When FIFA Ultimate Team Champions was introduced and the competitive scene in FIFA really started to expand, Rusher had his chance to get involved. He started to rise up game leaderboards, climbing into the top 100 at times, and got noticed by some of the top players in the world. As his online performance kept improving and he picked up wins against the very best players, he decided to try to find an organization to represent.

Initially Rusher signed with No Fuchs Given, the esports team owned by Premier League footballer Christian Fuchs. However, this was short-lived, and Rusher soon joined the Lightning Pandas, where he remains as the star of their FIFA division.

His online performances continued to improve, and then came the announcement of the ePremier League. Rusher knew this was his chance to once again represent Southampton, eight years after being released from the youth academy.

All 20 Premier League football clubs are involved with the ePremier League, with each club holding online and offline qualifying events to find players to represent it in the grand finals on March 28-29 in London. Any FIFA player in the United Kingdom was able to compete in the online qualifiers for a club of their choice, with the top players being invited to that team's stadium for the offline qualifiers.

Rusher easily made it through the online portion of Southampton's qualifiers and booked a trip to St. Mary's. He was one step closer to once again representing the club he played for as a boy.
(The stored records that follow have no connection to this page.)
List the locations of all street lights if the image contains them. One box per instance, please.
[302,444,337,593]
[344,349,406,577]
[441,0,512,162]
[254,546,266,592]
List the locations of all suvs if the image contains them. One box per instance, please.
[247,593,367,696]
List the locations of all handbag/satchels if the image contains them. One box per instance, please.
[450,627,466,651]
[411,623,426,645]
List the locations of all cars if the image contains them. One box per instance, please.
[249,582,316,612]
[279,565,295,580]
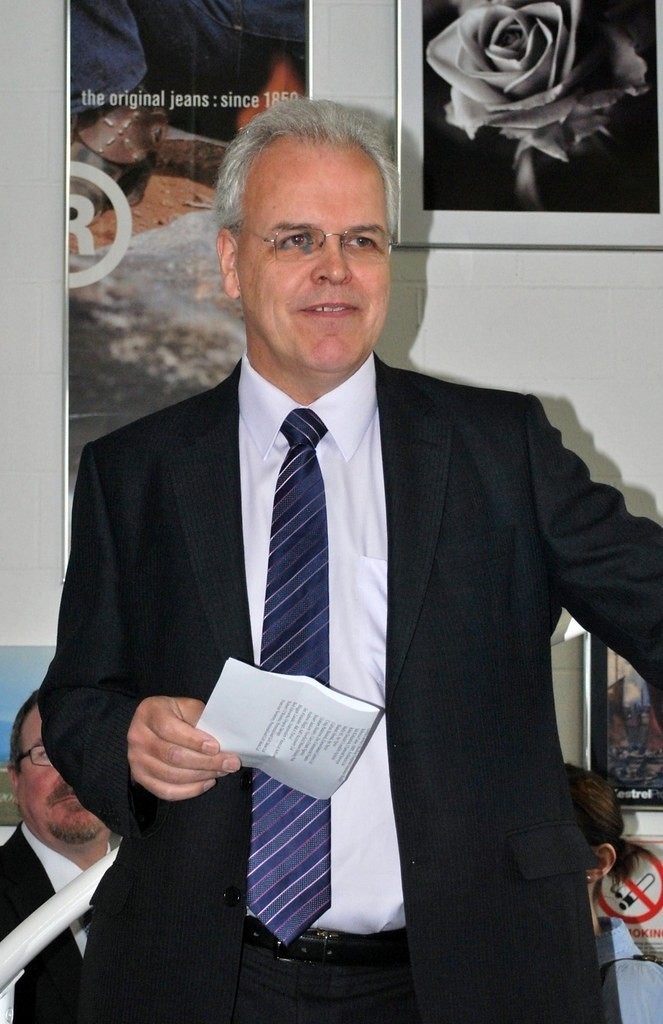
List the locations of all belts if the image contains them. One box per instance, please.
[247,915,413,970]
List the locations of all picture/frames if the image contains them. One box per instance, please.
[580,629,663,814]
[394,0,662,249]
[63,0,314,584]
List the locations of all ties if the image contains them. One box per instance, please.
[83,907,93,936]
[248,407,332,949]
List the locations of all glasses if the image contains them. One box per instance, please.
[239,224,399,262]
[15,744,53,767]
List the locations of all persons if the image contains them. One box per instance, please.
[36,96,663,1024]
[563,763,663,1023]
[0,686,113,1024]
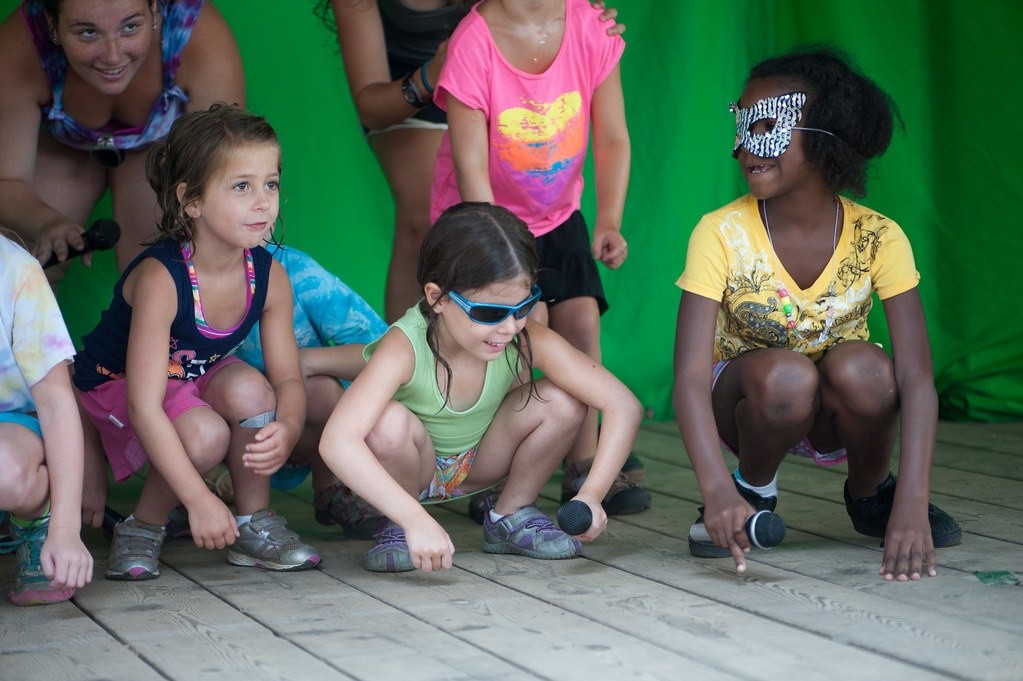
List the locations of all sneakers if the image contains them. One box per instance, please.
[104,520,164,580]
[363,526,415,572]
[8,519,74,606]
[165,507,191,540]
[468,488,499,522]
[561,457,650,514]
[314,486,389,540]
[226,508,322,573]
[484,506,584,559]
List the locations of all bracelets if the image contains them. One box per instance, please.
[420,60,435,92]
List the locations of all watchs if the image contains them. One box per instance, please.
[402,71,428,108]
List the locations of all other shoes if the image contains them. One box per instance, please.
[687,471,776,558]
[842,472,962,548]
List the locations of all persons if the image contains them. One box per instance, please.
[319,201,644,573]
[331,0,627,326]
[0,235,94,608]
[671,42,962,582]
[0,0,247,300]
[72,103,321,579]
[429,0,651,517]
[72,216,391,542]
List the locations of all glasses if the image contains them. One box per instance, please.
[89,132,128,168]
[442,285,542,324]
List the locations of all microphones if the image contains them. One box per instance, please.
[557,500,592,536]
[43,218,121,269]
[689,510,786,550]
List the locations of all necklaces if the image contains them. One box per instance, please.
[758,196,839,347]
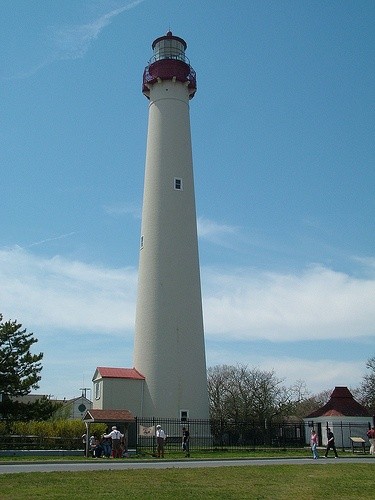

"I was always confident going into it, but I kept myself composed and stayed strong," Rusher said. "Quite early on, one of the people who I thought I'd maybe meet in the final went out, so I was quite shocked. But it just gave me more confidence to go on and say this is my tournament. And, luckily enough, I won it all. I say luckily enough; I won every game."

After dominating the competition at St. Mary's, Rusher has once again joined Southampton FC. At 13 it seemed almost inevitable that he would be pulling on the iconic red and white jersey of the Saints as a professional player one day, but back then it wouldn't have crossed anyone's mind that it could be as a pro FIFA player.

He still has hopes of playing soccer professionally and currently participates at a semi-pro level for Melksham Town FC. His team went on an impressive FA Cup run, and he hopes that over the next few years he might still be able to break his way into the higher leagues. But for now, he has a more pressing task on hand: representing the club he played for as a boy in the ePremier League.

"I'm playing the Premier League, mate," Rusher said with a dash of awe in his voice.

It's almost as if he is still struggling to believe what he has achieved. A journey that began when he was just a child is a few games away from a fairy-tale ending, and even with his dream just a week away, there might be a few chapters to write.